No caso dos órgãos e entidades estatais, a Lei 14.133/2021 buscou reforçar a governança no controle das contratações, por meio de dois instrumentos de gestão.
O primeiro concretiza-se na previsão da segregação de funções, colocada como princípio (art. 5º) e também como regra para a nomeação de agentes públicos para atuarem em licitações e contratos, de modo a evitar que um mesmo servidor atue simultaneamente “em funções mais suscetíveis a riscos, de modo a reduzir a possibilidade de ocultação de erros e de ocorrência de fraudes” (art. 7º, §1º). A intenção é de que a pluralidade de agentes diminua a ocorrência de erros e fraudes nos processos licitatórios e de acompanhamento contratual.

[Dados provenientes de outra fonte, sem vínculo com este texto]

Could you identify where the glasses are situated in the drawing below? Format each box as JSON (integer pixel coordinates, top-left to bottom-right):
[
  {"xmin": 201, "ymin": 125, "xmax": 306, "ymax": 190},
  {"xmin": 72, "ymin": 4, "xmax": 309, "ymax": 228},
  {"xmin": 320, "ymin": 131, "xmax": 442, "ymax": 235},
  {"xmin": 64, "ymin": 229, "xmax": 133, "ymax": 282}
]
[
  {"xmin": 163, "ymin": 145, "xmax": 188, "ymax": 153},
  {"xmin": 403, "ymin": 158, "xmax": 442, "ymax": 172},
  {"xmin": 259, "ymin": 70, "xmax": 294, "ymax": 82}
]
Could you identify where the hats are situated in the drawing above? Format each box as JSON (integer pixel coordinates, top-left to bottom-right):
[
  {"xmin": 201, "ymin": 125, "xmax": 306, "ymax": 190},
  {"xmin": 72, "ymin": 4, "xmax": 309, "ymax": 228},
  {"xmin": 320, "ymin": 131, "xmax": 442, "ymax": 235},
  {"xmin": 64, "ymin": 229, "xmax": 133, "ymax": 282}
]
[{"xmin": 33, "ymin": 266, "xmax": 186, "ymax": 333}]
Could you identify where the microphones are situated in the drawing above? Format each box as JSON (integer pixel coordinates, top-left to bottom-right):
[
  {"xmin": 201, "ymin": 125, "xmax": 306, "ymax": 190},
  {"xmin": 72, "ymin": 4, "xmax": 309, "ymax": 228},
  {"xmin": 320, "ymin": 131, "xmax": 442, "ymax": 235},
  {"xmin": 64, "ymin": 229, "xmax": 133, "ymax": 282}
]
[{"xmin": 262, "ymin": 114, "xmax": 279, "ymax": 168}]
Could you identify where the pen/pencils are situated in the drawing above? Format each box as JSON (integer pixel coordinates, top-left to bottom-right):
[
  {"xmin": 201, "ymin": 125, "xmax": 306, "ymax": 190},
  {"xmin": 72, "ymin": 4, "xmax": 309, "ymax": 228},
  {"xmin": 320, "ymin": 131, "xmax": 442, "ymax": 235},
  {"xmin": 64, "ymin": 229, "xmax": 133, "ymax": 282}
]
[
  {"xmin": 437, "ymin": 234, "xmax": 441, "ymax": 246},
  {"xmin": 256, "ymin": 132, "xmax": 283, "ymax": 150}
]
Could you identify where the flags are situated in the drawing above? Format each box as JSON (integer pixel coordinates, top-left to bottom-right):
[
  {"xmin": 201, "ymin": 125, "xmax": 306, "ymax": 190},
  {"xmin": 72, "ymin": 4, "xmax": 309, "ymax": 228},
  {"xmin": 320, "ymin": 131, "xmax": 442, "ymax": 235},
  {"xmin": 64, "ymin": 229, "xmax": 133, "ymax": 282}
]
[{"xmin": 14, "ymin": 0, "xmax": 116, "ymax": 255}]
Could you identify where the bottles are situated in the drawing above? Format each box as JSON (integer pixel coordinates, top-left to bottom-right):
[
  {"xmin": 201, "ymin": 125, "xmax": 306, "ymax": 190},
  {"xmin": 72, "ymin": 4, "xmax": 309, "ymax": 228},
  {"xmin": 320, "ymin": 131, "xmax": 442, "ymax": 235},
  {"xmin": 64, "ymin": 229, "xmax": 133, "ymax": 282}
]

O segundo instrumento é a organização da gestão dos riscos e das estruturas de controle em três linhas de defesa, estrutura desenvolvida no âmbito das controladorias e auditorias internas , com vistas a colocar diferentes atores em posições estratégicas para a condução dos eventos indesejados às instituições.
A lei prevê o seguinte posicionamento (art. 169, caput, incisos I a III): (i) uma primeira linha composta pelos servidores envolvidos na estrutura de governança do próprio órgão ou entidade licitante; (ii) uma segunda linha, integrada pelos agentes designados para o assessoramento jurídico e para o controle interno da unidade contratante; e (iii) por fim, compõem a última linha o órgão central de controle interno da Administração e o respectivo Tribunal de Contas, que são independentes entre si e em relação às linhas anteriores.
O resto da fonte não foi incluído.